Vaya que es delicada la existencia humana… basta un adiós para destruir una vida. Basta con ver cómo nuestros sueños se quiebran para entender que somos una ilusión de nosotros mismos, ¿A fin de cuentas, qué somos? ¿La especia más avanzada? No, somos la especie que para sobrevivir mata, asesina, tortura y corroe al mundo, todo con tal de mantener una ilusión de felicidad o de bienestar o de lo que sea, y cuando el sueño se rompe ¿Qué somos? ¿Cómo nos definimos? ¿Soy Simón o un asesino? ¿Soy definición del tiempo, del antes, durante y del ahora?
La soledad, señora, es eso. Pregúntese quién es y entenderá que está sola y que no hay nada más que el impulso biológico de existir.
Lamento profundamente haberla usado para confesar mis crímenes pero como le dije en un comienzo, me obsesionaba poder contarle mi historia.
Al final de esta misiva, creo acertar cuando digo que usted desearía que yo arda en los infiernos, y en efecto, si de verdad existieran, ahí debería estar, pagando todas mis culpas, pero no, no me encuentro en el purgatorio, sino aquí afuera, vagando… pero no se preocupe, muy seguramente ya perdí el alma o la humanidad que quedaba en mí.
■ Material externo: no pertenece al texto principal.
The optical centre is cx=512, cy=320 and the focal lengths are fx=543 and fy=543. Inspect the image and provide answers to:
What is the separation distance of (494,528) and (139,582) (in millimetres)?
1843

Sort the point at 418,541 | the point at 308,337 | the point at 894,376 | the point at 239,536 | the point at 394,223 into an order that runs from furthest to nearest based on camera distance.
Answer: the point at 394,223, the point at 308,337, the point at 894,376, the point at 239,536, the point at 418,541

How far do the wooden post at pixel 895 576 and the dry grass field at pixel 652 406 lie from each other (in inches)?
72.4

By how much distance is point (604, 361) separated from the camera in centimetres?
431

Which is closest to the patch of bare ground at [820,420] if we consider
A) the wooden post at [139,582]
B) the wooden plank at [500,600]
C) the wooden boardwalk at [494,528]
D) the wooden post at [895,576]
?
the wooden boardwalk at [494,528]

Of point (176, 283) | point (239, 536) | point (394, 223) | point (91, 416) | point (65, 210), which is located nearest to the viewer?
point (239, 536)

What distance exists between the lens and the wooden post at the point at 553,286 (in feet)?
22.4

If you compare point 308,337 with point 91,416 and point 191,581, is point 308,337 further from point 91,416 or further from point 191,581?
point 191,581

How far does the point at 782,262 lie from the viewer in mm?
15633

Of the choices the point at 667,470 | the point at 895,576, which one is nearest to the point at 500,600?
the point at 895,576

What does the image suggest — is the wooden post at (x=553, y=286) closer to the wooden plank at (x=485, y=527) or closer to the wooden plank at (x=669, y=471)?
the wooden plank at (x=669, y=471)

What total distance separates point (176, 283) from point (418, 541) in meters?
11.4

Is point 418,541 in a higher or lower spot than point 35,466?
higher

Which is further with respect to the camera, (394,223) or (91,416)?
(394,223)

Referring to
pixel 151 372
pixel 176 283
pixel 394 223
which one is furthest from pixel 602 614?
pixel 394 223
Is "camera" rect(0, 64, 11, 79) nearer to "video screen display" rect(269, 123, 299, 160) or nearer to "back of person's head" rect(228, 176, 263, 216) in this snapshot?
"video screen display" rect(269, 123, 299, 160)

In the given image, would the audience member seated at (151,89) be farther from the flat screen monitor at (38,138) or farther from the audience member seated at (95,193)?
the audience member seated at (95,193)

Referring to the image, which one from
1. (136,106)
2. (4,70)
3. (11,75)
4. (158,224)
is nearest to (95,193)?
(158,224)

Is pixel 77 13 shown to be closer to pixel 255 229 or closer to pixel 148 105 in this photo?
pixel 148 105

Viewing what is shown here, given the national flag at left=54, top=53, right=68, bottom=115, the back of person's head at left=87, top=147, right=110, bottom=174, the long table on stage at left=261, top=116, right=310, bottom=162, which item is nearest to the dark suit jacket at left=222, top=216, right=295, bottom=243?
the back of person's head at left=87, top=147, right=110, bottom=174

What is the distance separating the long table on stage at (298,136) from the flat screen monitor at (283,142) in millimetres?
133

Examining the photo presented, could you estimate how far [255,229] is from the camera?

Cuando le arrebaté los ojos a Johanna entendí que me volví el hombre invisible, por eso me encuentro en las calles caminando sin causarle una impresión a nadie, sin que usted ni nadie reparen en mi existencia ni en mi culpa. En verdad, ni siquiera tolero sentirme vivo.
Estoy en las calles mirando a Johanna en cada rincón… sin proyectos, sin anhelos. Voy vivo sin vida. Solo.
A los ojos del mundo, a sus ojos y a los de Dios, soy tan solo un hombre invisible.